Capt. Ned sprung to his feet and said:

"Come along--you're my meat now, my lad, anyway. Gentlemen you've done
yourselves proud. I invite you all to come and see that I do it all
straight. Follow me to the canyon, a mile above here."

The court informed him that a sheriff had been appointed to do the
hanging, and--

Capt. Ned's patience was at an end. His wrath was boundless. The
subject of a sheriff was judiciously dropped.

When the crowd arrived at the canyon, Capt. Ned climbed a tree and
arranged the halter, then came down and noosed his man. He opened his
Bible, and laid aside his hat. Selecting a chapter at random, he read it
through, in a deep bass voice and with sincere solemnity. Then he said:

"Lad, you are about to go aloft and give an account of yourself; and the
lighter a man's manifest is, as far as sin's concerned, the better for
him.
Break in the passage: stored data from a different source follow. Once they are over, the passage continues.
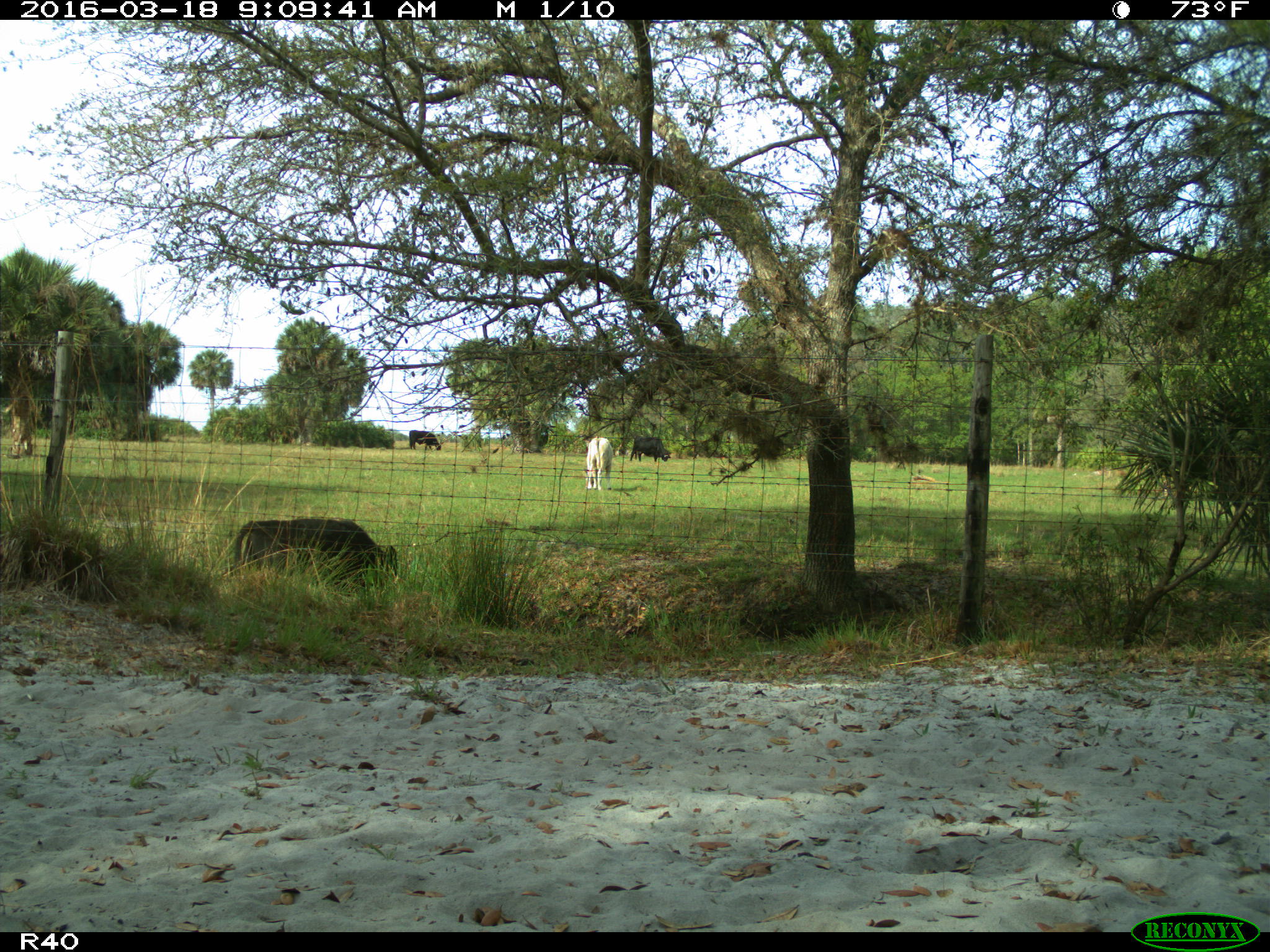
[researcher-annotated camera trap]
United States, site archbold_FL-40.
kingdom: Animalia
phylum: Chordata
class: Mammalia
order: Artiodactyla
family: Bovidae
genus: Bos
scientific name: Bos taurus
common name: domestic cow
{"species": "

Make a clean breast, man, and carry a log with you that'll bear
inspection. You killed the nigger?"

No reply. A long pause.

The captain read another chapter, pausing, from time to time, to impress
the effect. Then he talked an earnest, persuasive sermon to him, and
ended by repeating the question:

"Did you kill the nigger?"

No reply--other than a malignant scowl. The captain now read the first
and second chapters of Genesis, with deep feeling--paused a moment,
closed the book reverently, and said with a perceptible savor of
satisfaction:

"There. Four chapters. There's few that would have took the pains with
you that I have."

Then he swung up the condemned, and made the rope fast; stood by and
timed him half an hour with his watch, and then delivered the body to the
court. A little after, as he stood contemplating the motionless figure,
a doubt came into his face; evidently he felt a twinge of conscience--a
misgiving--and he said with a sigh:

"Well, p'raps I ought to burnt him, maybe. But I was trying to do for
the best."

When the history of this affair reached California (it was in the "early
days") it made a deal of talk, but did not diminish the captain's
popularity in any degree. It increased it, indeed. California had a
population then that "inflicted" justice after a fashion that was
simplicity and primitiveness itself, and could therefore admire
appreciatively when the same fashion was followed elsewhere.